In June, researcher, theorist, and professor Mitja Velikonja embarked in Prizren for a talk on the socio-political agency of graffiti in the Balkans. Dr.Velikonja presented his most recent book “Post-Socialist Political Graffiti in the Balkans and Central Europe” which uses case studies of political graffiti in the post-socialist Balkans and Central Europe to explore the use of graffiti as a subversive political media. Following this presentation, Dr.Velikonja had a discussion with sociologist Tevfik Rada on the important role of graffiti on exhibiting the socio-political standpoints of subcultures in Prizren and wider.

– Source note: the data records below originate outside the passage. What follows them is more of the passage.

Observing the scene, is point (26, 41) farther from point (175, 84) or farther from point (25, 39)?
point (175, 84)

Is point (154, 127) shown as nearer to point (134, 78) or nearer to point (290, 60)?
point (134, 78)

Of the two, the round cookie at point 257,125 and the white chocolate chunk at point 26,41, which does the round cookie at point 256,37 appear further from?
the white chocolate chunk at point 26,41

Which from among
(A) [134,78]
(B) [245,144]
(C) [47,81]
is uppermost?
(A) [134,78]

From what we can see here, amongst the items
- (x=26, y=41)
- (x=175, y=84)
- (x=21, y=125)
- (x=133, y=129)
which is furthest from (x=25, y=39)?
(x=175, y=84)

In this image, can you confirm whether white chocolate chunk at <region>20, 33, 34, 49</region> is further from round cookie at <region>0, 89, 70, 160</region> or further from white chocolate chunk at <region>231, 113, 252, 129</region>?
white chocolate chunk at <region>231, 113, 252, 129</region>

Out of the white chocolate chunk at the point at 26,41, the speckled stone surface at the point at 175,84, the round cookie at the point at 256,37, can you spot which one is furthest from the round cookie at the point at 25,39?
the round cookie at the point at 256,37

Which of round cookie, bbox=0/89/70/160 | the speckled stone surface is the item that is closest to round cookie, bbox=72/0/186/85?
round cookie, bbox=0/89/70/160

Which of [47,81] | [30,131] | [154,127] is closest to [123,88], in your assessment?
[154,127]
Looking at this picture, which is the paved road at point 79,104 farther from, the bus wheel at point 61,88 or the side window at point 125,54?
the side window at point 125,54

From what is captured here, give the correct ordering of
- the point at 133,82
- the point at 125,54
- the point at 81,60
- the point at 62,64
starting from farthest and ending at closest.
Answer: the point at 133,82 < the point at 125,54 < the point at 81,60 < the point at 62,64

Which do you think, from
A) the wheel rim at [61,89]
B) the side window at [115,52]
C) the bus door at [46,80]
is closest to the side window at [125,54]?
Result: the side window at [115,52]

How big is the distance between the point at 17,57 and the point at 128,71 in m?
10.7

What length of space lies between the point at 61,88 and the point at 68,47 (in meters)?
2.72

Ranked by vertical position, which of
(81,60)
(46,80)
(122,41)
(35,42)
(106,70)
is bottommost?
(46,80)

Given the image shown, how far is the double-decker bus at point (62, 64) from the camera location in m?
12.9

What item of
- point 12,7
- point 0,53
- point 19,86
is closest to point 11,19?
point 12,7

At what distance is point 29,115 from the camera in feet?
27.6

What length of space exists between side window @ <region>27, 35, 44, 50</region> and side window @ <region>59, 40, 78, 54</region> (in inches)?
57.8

The Politics of Graffiti: Talk with Mitja Velikonja was supported by FfAI.
About the author:
Dr. Mitja Velikonja is a Professor for Cultural Studies and head of Center for Cultural and Religious Studies at University of Ljubljana, Slovenia. Main areas of his research include contemporary Central-European and Balkan political ideologies, subcultures and graffiti culture, collective memory and post-socialist nostalgia. His last monographs are The Chosen Few – Aesthetics and Ideology in Football-Fan Graffiti and Street Art (Doppelhouse Press, 2021), Post-Socialist Political Graffiti in the Balkans and Central Europe (Routledge, 2020, awarded as one of the best achievements of University of Ljubljana in the year 2020, already translated into Serbian and Albanian and in translation in Slovenian and Macedonian).
About the book:
Despite the increasing global digitisation, graffiti remains widespread and popular, providing with a few words or images a vivid visual indication of cultural conditions, social dynamics and power structures in a society, and provoking a variety of reactions. Using qualitative and quantitative methods, as well as detailed interdisciplinary analyses of “patriotic”, extreme-right, soccer-fan, nostalgic, and chauvinist graffiti and street art, it looks at why and by whom graffiti is used as political media, and to/against whom is it directed? The book theorises discussions of political graffiti and street art to show different methodological approaches from four sites of meaning: context, author, the work itself, and audience. It is of interest to the growing body of literature focussing on (sub)cultural studies in the contemporary Balkans, transitology, visual cultural studies, art theory, anthropology, sociology and studies of radical politics. The book was published first in English (2020), translated in Serbian (2020) and Albanian (2022) and will be published this year also in Slovenian and Macedonian.